:: Quoted text

This allow us to easily change it to EUR:

List<CoinType> availableCoins_EUR = new List<CoinType>()
{
new CoinType() { Value = 2, Name = "€2" },
new CoinType() { Value = 1, Name = "€1" },
new CoinType() { Value = 0.5m, Name = "50 cent" },
new CoinType() { Value = 0.2m, Name = "20 cent" },
new CoinType() { Value = 0.10m, Name = "10 cent" },
new CoinType() { Value = 0.05m, Name = "5 cent" },
new CoinType() { Value = 0.02m, Name = "2 cent" },
new CoinType() { Value = 0.01m, Name = "1 cent" }
};


All the subsequent code will work regardless of the list of coins (so long as the list is comprehensive). So let's assume we've encapsulated this is a method:

private List<CoinType> GetCoinsForLocalCurrency();


We've defined how to get the coins, we've assumed that the calculation (of how many coins of a given type should be used already exists) (cfr the other answers)

All that remains is the logic inbetween these two:

private static void PrintListOfChange(decimal totalChange)

::::
:: Given information

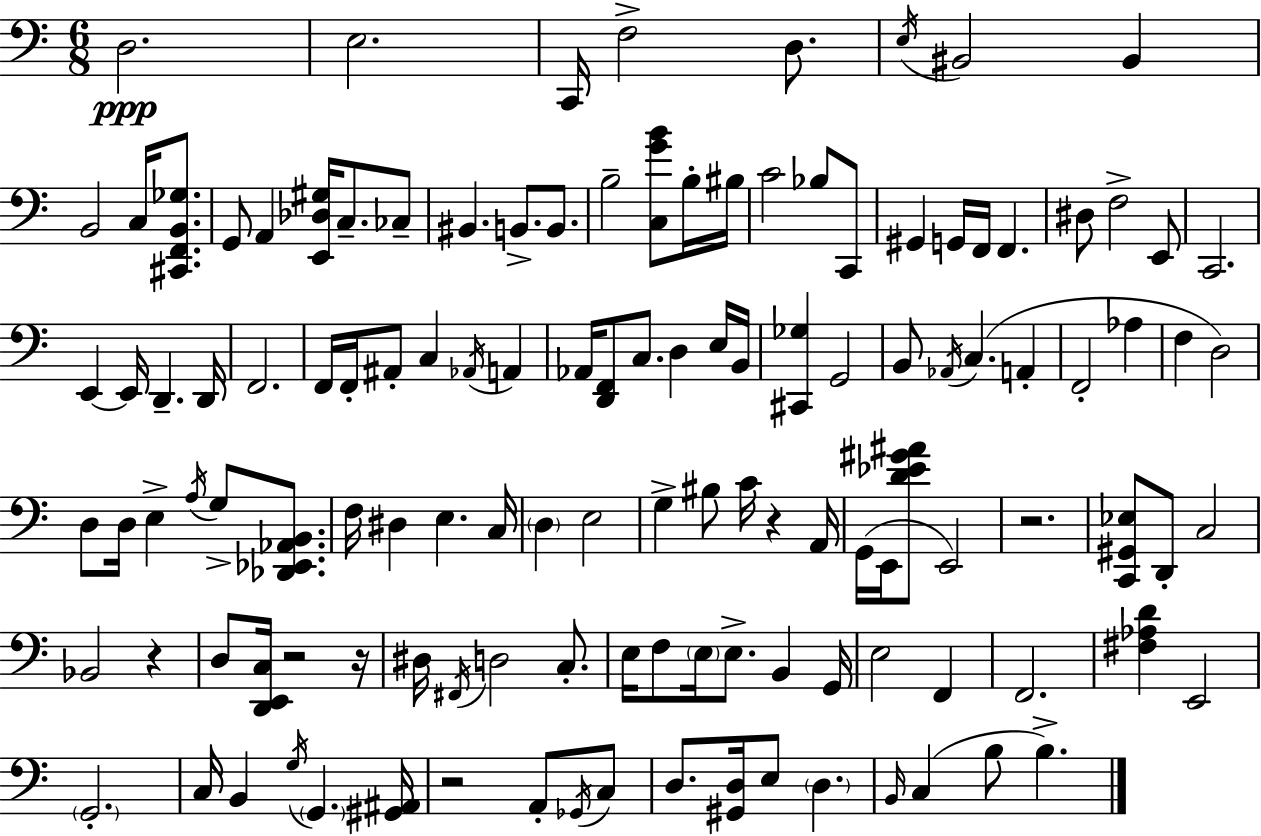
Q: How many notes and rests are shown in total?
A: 125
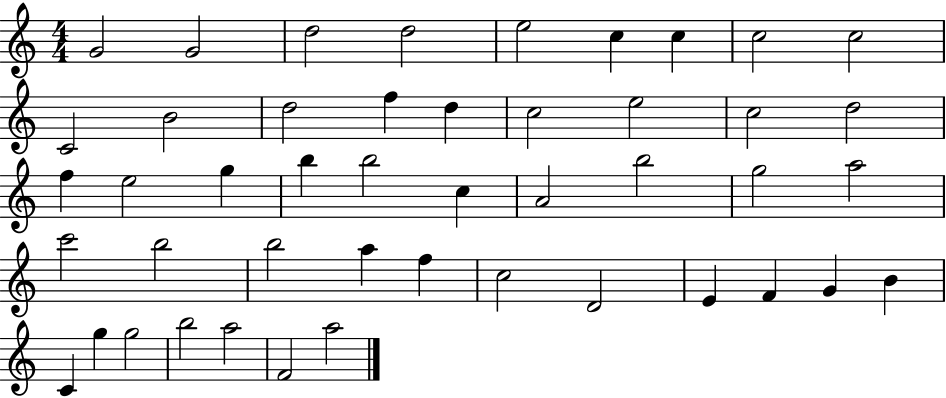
{
  \clef treble
  \numericTimeSignature
  \time 4/4
  \key c \major
  g'2 g'2 | d''2 d''2 | e''2 c''4 c''4 | c''2 c''2 | \break c'2 b'2 | d''2 f''4 d''4 | c''2 e''2 | c''2 d''2 | \break f''4 e''2 g''4 | b''4 b''2 c''4 | a'2 b''2 | g''2 a''2 | \break c'''2 b''2 | b''2 a''4 f''4 | c''2 d'2 | e'4 f'4 g'4 b'4 | \break c'4 g''4 g''2 | b''2 a''2 | f'2 a''2 | \bar "|."
}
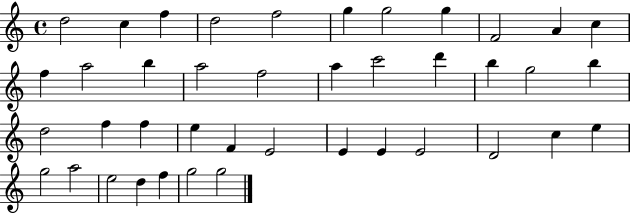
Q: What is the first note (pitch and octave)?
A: D5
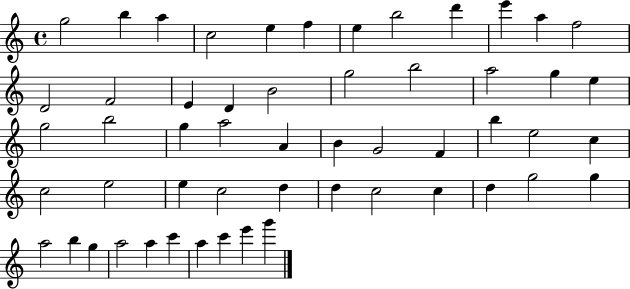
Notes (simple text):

G5/h B5/q A5/q C5/h E5/q F5/q E5/q B5/h D6/q E6/q A5/q F5/h D4/h F4/h E4/q D4/q B4/h G5/h B5/h A5/h G5/q E5/q G5/h B5/h G5/q A5/h A4/q B4/q G4/h F4/q B5/q E5/h C5/q C5/h E5/h E5/q C5/h D5/q D5/q C5/h C5/q D5/q G5/h G5/q A5/h B5/q G5/q A5/h A5/q C6/q A5/q C6/q E6/q G6/q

::::

_Instructions_
1: In the text about making change in coins, why does the code after the coin list still work when the list is switched to euro coins? Answer in one to three sentences.
2: Continue the text about making change in coins, picking up right after its last line.
The records have no connection to the text about making change in coins.

_Answers in order_
1: The rest of the code does not depend on which coins are listed. It works with any list of coins, provided the list is comprehensive, so only the list itself needs to change.

2:
{
//Get the coins and order them by value (descending)
var coinTypes = GetCoinsForLocalCurrency()
.OrderByDescending(x => x.Value)
.ToList();

//This is where we construct our result
Dictionary<CoinType, int> neededChange = new Dictionary<CoinType, int>();

//Placeholder value for calculations
decimal remainingChange = totalChange;

foreach(var coinType in coinTypes)
{
int coinAmount = CalculateMaxCoins(coinType, remainingChange);

//Do nothing if the result was 0
if(coinAmount > 0)
{

//See how much money is left to calculate
remainingChange = remainingChange - (coinAmount * coinType.Value);

//Minor performance gain:
//  Stop processing if there is no money left to calculate.
if (remainingChange == 0) break;
}
}

//All that's left to do is print the values.

string summaryOfChange = String.Join(
" , ",
neededChange.Select(x => $"{x.Key.Name} x{x.Value}") //e.g. "quarter x3" ); string fullmessage =$"{totalChange} in change equals: {summaryOfChange}";

Console.WriteLine(fullmessage);
}


Ignoring the availability of a specific coin type, I think this is the most generalized approach. It requires a method to get the correct list of coins, but it works for any comprehensive list of coins that you provide.

I kept it a brief for the sake of example. There are extra features you could add:

1. What if the full total wasn't calculated in change?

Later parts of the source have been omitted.